On a Maximal Parabolic Subgroup of $$O^{+}_{8}(2)$$ O 8 + ( 2 )

Abstract

The simple orthogonal group $$O^{+}_{8}(2)$$ has a maximal parabolic subgroup of the form $$\bar{G}=N{:}G$$ , where $$N=2^{6}$$ and $$G\cong A_{8}$$ . Using Atlas, we can see that $$O^{+}_{8}(2)$$ has three maximal subgroups of type $$2^6{:}A_{8}$$ . These three maximal subgroups are conjugate in the full automorphism group of $$O^{+}_{8}(2)$$ , namely $$O^{+}_{8}(2){:}S_{3}$$ . Thus, we have the modules $$M_{1}=2^{6}$$ , $$M_{2}=2^{6}$$ , and $$M_{3}=2^{6}$$ on which $$A_{8}$$ acts irreducibly (therefore, these three modules are isomorphic as $$O^{+}_{8}(2)$$ -module).
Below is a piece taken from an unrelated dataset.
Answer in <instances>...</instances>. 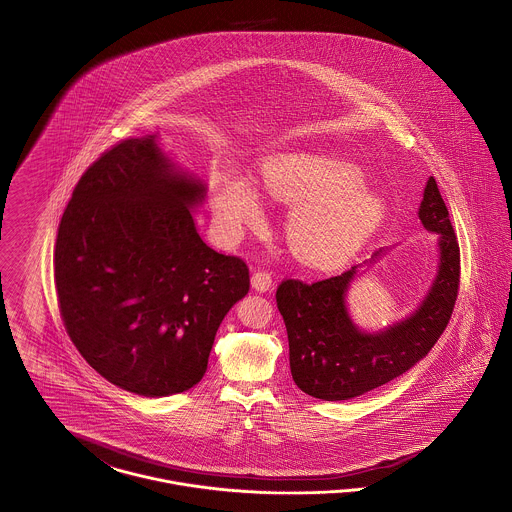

Without loss of generality, we can consider our maximal parabolic subgroup to be $$\bar{G}=M_{1}{:}A_{8}$$ . The Fischer matrices for each class representative of G are computed which together with character tables of inertia factor groups of G lead to the full character table of $$\bar{G}$$ . The complete fusion of $$\bar{G}$$ into $$O^{+}_{8}(2)$$ has been determined using the technique of set intersections of characters.